Improve documentation for 0.3.0 release

psalz · psalz · commit 113771c16147 · 2021-11-16T23:20:58.000+01:00
diff --git a/README.md b/README.md
@@ -96,7 +96,7 @@ default).
 Simply run `make install` (or equivalent, depending on build system) to copy
 all relevant header files and libraries to the `CMAKE_INSTALL_PREFIX`. This
 includes a CMake [package configuration file](https://cmake.org/cmake/help/latest/manual/cmake-packages.7.html#package-configuration-file)
-which is placed inside the `lib/cmake` directory. You can then use
+which is placed inside the `lib/cmake/Celerity` directory. You can then use
 `find_package(Celerity CONFIG)` to include Celerity into your CMake project.
 Once included, you can use the `add_celerity_to_target(TARGET target SOURCES source1 source2...)`
 function to set up the required dependencies for a target (no need to link manually).

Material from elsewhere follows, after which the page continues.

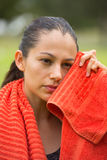 Young sporty woman exhausted with towel outdoor Stock Photo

diff --git a/docs/getting-started.md b/docs/getting-started.md
@@ -4,32 +4,63 @@ title: Getting Started
 sidebar_label: Getting Started
 ---
 
-Celerity allows you to write highly parallel applications that can be run on
-a cluster of accelerator nodes. It focuses on providing a way of scaling
-applications to many nodes without having to be an expert in cluster
-programming. In fact, the Celerity API does not make it apparent that a program is
-(potentially) running on many nodes at all: There is no notion of _ranks_;
-partitioning of work and data is taken care of transparently behind the scenes.
-This lets you focus on your actual work, without having to concern yourself with the
-complexities of modern distributed memory cluster programming.
-
-While ease of use is one of Celerity's main goals, simplicity can only go so
-far without sacrificing considerable performance. Proficiency in modern C++
-as well as at least a rough understanding of how accelerator (GPU) programming
-differs to parallel CPU programming is required to make efficient use of Celerity.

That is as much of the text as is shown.